Boş konuşuyorsun, boş!

Müthiş hoşgörülü olduğum, derimin kalınlaştığını düşündüğüm ya da kendimi “ayrıcalıklı” bir konumda gördüğüm için değil, cebelleşecek enerjiyi bulamadığım için susuyorum ve bazı şeyleri sineye çekiyorum.

Hem, artık yaşlı biri sayılırım.

Eskimeye yüz tuttukça, tolerans katsayısı da artıyor.

Bazı şeyleri görmüyorum, duymuyorum ya da “istikrahla” geçiştiriyorum.

Faraza, Leman dergisinin kapağı...

Mizahın, tam da “seçkinlerin” ve “üstün sınıfların” dışlayıcı tavrına yönelmiş bir dil olması gerekirken, bir “seçkinci hayat savunusu” olarak ortaya çıkması, insanda sadece istikrah duygularına yol açıyor... Başka da bir etki yapmıyor... “Ha, demek ki böyle görüyorlar. Baksalardı, bakabilselerdi, gördükleri şey bu olmazdı” deyip, geçiyoruz.

Leman’ın problemli bir mizah diline sahip olduğunu çok yazdım.

Karşılığında, hoş olmayan ve terbiye sınırlarını hayli zorlayan cevaplar aldım. Beni, “Sivas’ı yakan karanlık el”, “gecekondu direnişinden rahatsız olan vicdansız adam” olmakla suçladılar.

Ne diyebilirdim?

Muhatabı olmadığım bu suçlamalara karşı ne söyleyebilirdim?

Birçoğunu tanıdığım, çizgilerine bayıldığım, bazılarıyla komşuluk yaptığım “arkadaşların” incinmesini istemediğim için de, söylenenleri sineye çektim.

Sivas’ı yakan “karanlık el”e en şedit tepkiyi kimin gösterdiğini merak etselerdi, 1993 arşivlerini karıştırırlardı. Ya da “hukukumuz” çerçevesinde sorarlardı: “1993’ün ufunetinde ne yazdın?” 

 

Ben de durumumu ibraz ederdim.

Hele, iş gecekondu meselesine gelince, sapır sapır dökülürlerdi.

Kendileri “gecekondu gerçeğini”, ezkaza Beyoğlu’na ve İstiklal Caddesi’ne düşmüş “gecekondulu”dan tanıyorlardı... Zontalar, magandalar, Kozzi’ler buradan türemiştir...

Ben gecekondudan geliyorum.

Bir tarafımla hâlâ gecekonduluyum ve Ahmet Altan gibiler tarafından belki de bu yüzden operaya yakıştırılamıyorum.

Leman dergisinin, oysa, bazı şeyleri ötekine yakıştıramayan bu dille, bu seçkinci tavırla niza halinde olması ve ödeşmesi gerekirdi.

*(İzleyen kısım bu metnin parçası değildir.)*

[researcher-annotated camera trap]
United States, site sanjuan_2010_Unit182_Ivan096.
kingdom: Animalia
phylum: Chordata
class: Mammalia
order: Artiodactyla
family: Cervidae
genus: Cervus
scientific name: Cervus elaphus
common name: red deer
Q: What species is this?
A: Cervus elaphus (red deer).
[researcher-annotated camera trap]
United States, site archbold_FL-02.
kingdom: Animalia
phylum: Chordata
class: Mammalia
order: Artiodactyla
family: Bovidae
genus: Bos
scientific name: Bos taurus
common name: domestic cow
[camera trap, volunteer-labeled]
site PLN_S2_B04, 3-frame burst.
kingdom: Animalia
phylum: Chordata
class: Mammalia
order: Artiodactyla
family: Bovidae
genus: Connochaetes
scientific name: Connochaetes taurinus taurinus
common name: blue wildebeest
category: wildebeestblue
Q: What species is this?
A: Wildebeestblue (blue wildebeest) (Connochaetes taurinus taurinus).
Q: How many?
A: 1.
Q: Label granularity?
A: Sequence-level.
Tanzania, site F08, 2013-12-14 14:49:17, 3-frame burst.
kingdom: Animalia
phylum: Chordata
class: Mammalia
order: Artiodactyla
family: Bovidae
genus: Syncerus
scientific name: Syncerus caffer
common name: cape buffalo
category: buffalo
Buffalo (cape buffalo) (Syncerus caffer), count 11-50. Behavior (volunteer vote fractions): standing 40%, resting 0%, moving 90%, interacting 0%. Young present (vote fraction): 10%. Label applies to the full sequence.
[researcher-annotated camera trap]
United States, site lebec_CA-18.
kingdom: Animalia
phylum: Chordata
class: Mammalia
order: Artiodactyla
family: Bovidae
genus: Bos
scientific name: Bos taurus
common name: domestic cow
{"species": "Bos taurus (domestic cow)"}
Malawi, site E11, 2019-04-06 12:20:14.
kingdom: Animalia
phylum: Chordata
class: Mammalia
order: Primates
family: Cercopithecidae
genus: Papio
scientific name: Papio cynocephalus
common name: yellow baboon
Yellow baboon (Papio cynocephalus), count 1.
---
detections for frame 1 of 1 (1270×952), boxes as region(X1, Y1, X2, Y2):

Yani, “çirkin bir alaycılığı temellük etmiş” Ahmet Altan’ın değil, alaya konu edilen sınıfların yanında durması gerekirdi.

Bir şey daha:

Leman’ın “malum” kapağıyla ilgili olarak Salih Tuna, geçen hafta şunları yazdı: “Derginin genel yayın yönetmeni Tuncay Akgün’ü aradım. Yaklaşımımı ve durduğum yeri hülasa edince hayıflandı; ‘yanlış oldu’ falan dedi. Ben de o kadar mühim olmadığını, herkesin sustuğu bir dönemde ‘Filistin Özel Sayısı’ çıkarabilecek kadar onurlu bir tavır ortaya koyan Leman’ın bendeki kredisinin tükenmeyeceğini söyledim. Görüşmek üzere ayrıldık.”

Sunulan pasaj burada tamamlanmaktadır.